- Do this -
Continue the forum thread about what to do with firewood cut too long, starting after its last post.

- Text extract -
▬▬▬▬▬▬▬▬▬▬
# not cut to length garbage!



## ColdNH (Oct 5, 2010)

Got one of those scores that is hard to complain about. 

Long story short, Some rich guy bought a hosue 3 years ago, and in his "carriage house" was a solid 2/3+ of a cord of split red oak, white oak and birch that sat there for 3+ years (it was there when he moved in) Well he finally  got around to having his "help" post it on craigslist as a truckload of hard wood for 20$. me thinks great, even if its just a truck load its worth checking out. I drive down there and low and behold its at least 2 FULL/Overloaded truck loads of very well seasoned hard woods all for a whopping 20$ 

Got one load tonight, going back for another load tommarow on my lunch break. Im tempted to throw the "help" another 20$

So as the title says, the only downside is 80% of the splits are cut in 20-24" lengths.  So now I ponder "Do i cut these in half or do i cut them to 16-18" lengths and end up with pancakes?"


----------



## SolarAndWood (Oct 6, 2010)

That is all I get.  The little I cut gets cut to my ideal length and the shorties get tossed in a pile to be burned before the snow starts to pile up.

BTW, nice load for 20 bucks.


----------



## Occo370 (Oct 6, 2010)

I'm not too much of a stickler.   I'd cut in half


----------



## burntime (Oct 6, 2010)

Both, then you can have those pieces to really stuff the stove...


----------



## Pine Knot (Oct 6, 2010)

In half, at about 45 degree angle. They will stack a little better.


----------



## wood spliter (Oct 6, 2010)

I get allot like that. I just cut them in half.. Most of the ones I get are 20". I think I'll give what Pine Knot said a shot with the angle.


----------



## Wood Duck (Oct 6, 2010)

I think I'd cut them in half. It would be easier, and I wouldn't mind the pieces being a little small.


----------



## Chargerman (Oct 6, 2010)

I would burn them just like that in my stove.
▬▬▬▬▬▬▬▬▬▬
- Given information -
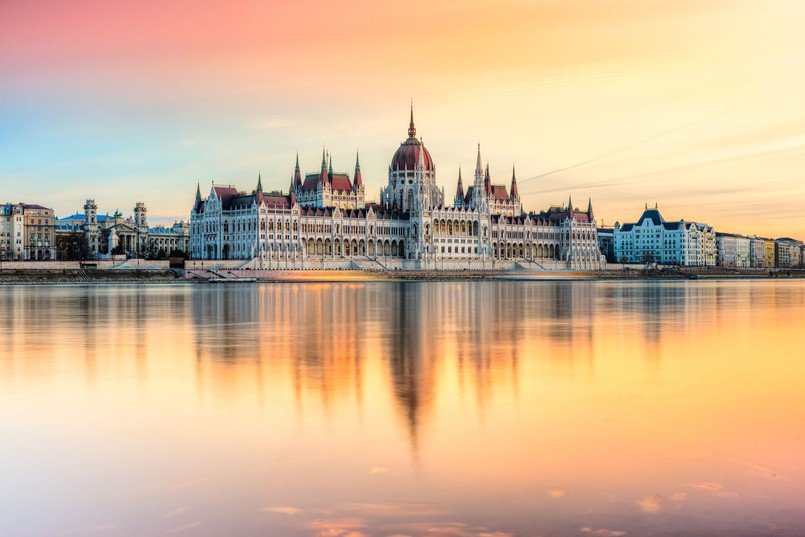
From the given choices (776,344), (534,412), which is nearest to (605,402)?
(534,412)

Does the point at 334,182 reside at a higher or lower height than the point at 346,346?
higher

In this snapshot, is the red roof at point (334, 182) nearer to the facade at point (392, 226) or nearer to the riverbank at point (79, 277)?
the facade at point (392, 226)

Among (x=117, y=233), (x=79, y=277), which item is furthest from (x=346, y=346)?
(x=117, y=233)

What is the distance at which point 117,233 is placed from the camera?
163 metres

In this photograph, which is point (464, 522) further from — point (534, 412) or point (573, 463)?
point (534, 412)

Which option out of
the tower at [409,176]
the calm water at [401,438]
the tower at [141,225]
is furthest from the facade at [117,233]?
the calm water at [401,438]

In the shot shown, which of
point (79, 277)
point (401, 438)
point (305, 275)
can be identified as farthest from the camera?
▬▬▬▬▬▬▬▬▬▬
- Exercise answer -
----------



## Monkey Wrench (Oct 6, 2010)

Congrats on the Score!! :coolsmile:

Before my new insert I cut 4+ cords at 22"-24".   So I just set up my my table saw at 16" and cut. The drops are what I burn during shoulder season.


----------



## Backwoods Savage (Oct 6, 2010)

Great find. Cut them however you will be comfortable handling and burning.


----------



## thewoodlands (Oct 6, 2010)

ColdNH I would cut it 16-18 and save the short pieces for burning after starting a fire, this will also make it easier for stacking.


zap


----------



## 'bert (Oct 6, 2010)

If you cut them in half would they work well to burn North / South in your stove?


----------



## firefighterjake (Oct 6, 2010)

Nice score . . . for the record I would cut to the 16 inch length and use the chunks for the shoulder season.


----------



## ColdNH (Oct 6, 2010)

all good points, i may just cut them to length and use the scraps for starter wood/filler wood as i tend not to burn completely 24/7 so I tend to restart every once in a while and I dont have much kindling set aside currently

Whats the best method for cutting this to length with a chainsaw?


----------



## SolarAndWood (Oct 6, 2010)

Not sure its the best, but I screwed a 2x8 down the middle of a pallet so the splits hang off the edges.  Then line them up and cut in batches while standing on them.  The other method often mentioned is building a frame, strapping them and then batch cutting.


----------



## PapaDave (Oct 6, 2010)

That's not garbage. That right there is a nice score! Do what you like with it, and tell us of the outcome.
You could use the small cutoffs on a nice bed of coals to warm the house in the morning. 
So many choices.


----------



## billb3 (Oct 6, 2010)

ColdNH said:
			
		

> all good points, i may just cut them to length and use the scraps for starter wood/filler wood as i tend not to burn completely 24/7 so I tend to restart every once in a while and I dont have much kindling set aside currently
> 
> Whats the best method for cutting this to length with a chainsaw?



trim just one end


----------



## homebrewz (Oct 6, 2010)

First, I think it would a good thing to give his assistant a tip for the great score. 

A table saw would make quick work of it. Or you could make a jig to hold the lengths in place for your chainsaw. 
Nothing wrong with having a pile of oak chunks to fill up the corners of the stove.


----------



## nate379 (Oct 6, 2010)

Would need a table saw with a 12-14" blade to be able to cut it without having to turn the log several times.  Easier to just use a chainsaw IMO.


----------



## nocdpc (Oct 6, 2010)

Cut them to your regular desired lengths and use the rest for off season burning as others have said.  This will help with the stacking.  The ends will not go to waste as wood is wood.  Nice price btw!


----------



## formula_pilot (Oct 6, 2010)

NATE379 said:
			
		

> Would need a table saw with a 12-14" blade to be able to cut it without having to turn the log several times.  Easier to just use a chainsaw IMO.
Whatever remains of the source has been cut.